20 Kasım 2012 Salı

Vizeler...!

Ah.. bu vizeler ah..! Kendimi üniversiteli gibi hissedemiyorum diyip duruyordum ama vizeler yaklaştıkça artık üniversiteli olduğumu hissetmeye başladım valla. Üniversite gerçekten çok güzel, ortam süper falan ama birde şu vizeler olmasaydı herşey daha güzel olacaktı. Tek sorun bu yani üniversitede. Birde hiç bişi bilmiyoruz. Acaba sınavı nasıl yapar hoca, önce girdiğimiz sınavlara benziyor mu, zor mu yoksa kolay mı...İlk defa ya, ilk defa sınava giricez üniversitede. Bu ilk vizeleri atlatsak, içim baya rahatlayacak.

Ve bide ben salak gibi, vize haftasında burdan taa... Kadıköy'e gidicem, daha önce hiç görmediğim biriyle buluşmaya. Çocuk beni biraz ayağına çağrıyormuş gibi oldu ama neyse ona da uzakmış Kadıköy, ortada bir yerde buluşmuş olucaz yani. Aman neyse, giderim ben n'olcak. Adam olsun da umurumda değil. Ama çok takmamaya çalışıyorum ilk defa biriyle buluşacağımı kafama. Bu zamana kadar taktım da, heyecanlandım da, içim içime sığmadı da ne oldu? Hiç... koca bir hiç..! Şimdi, amaaaan... diyorum. Olursa olur, olmazsa uğurlar olsun. Hep birşeyleri kafama takmaktan yoruldum. Artık umursamıyorum öyle fazla.

Tam vize haftamda, burdan taaa.. oraya gidiyorum onunla buluşmaya. Valla değerini bilmeli.  Zaten kaç gündür sadece ders çalışıyorum, uyuyorum, uyanıyorum, yemek yiyorum, ders çalışıyorum, uyuyorum... Böyle gidiyor yani ömrümün en güzel zamanları. Yurt odasında yaşayıp gidiyorum, günlerdir.

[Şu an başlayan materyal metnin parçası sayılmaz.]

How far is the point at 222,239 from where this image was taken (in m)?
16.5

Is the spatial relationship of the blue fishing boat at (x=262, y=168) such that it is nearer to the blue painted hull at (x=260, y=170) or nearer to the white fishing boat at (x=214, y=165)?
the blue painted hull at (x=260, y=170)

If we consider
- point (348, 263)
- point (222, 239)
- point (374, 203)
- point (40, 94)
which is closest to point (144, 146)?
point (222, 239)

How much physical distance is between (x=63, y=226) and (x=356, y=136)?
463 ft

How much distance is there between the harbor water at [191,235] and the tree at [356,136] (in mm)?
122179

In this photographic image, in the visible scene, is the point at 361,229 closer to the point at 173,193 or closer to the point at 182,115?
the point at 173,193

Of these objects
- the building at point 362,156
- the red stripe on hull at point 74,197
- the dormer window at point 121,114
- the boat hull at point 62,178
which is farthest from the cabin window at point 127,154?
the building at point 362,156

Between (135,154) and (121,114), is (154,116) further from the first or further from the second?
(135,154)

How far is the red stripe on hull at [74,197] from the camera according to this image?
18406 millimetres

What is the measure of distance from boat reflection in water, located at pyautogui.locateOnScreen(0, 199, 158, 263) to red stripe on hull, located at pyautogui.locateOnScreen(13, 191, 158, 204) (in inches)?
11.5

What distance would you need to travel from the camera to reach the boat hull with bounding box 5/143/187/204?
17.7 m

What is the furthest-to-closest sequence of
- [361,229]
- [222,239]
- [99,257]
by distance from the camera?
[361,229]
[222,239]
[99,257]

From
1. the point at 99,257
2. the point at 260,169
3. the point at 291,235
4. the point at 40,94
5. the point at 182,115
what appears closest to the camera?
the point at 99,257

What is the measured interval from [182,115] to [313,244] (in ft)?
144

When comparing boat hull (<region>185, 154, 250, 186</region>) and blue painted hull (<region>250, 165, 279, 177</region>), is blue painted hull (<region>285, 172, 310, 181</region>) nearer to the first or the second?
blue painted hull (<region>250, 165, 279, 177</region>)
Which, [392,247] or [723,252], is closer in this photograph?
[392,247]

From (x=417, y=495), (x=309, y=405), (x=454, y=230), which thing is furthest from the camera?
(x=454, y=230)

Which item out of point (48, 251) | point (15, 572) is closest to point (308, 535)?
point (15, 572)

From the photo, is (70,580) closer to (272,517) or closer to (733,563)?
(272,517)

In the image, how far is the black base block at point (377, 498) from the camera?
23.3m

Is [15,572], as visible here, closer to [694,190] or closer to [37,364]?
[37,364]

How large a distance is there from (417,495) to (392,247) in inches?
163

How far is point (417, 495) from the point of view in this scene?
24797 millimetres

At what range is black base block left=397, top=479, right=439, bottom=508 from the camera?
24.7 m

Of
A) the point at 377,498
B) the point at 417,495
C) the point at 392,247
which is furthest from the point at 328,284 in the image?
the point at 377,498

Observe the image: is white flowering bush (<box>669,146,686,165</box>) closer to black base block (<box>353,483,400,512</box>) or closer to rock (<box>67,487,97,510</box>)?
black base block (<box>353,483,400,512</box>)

Geçenlerde kızlarla hep birlikte canlı müziğe gittik allahtan. Kurtlarımızı döktük, deşarj olduk baya bi. Öğrencilik dediğin buymuş zaten. Vizelerden önce canlı müziğe git, eğlen, göbek at. Sonra hiç o kıvıran sen değilmişsin gibi otur, kös kös ders çalış.

Allahımm... şu vizeleri bir atlatayım, başka birşey istemiyorum (şuanlık).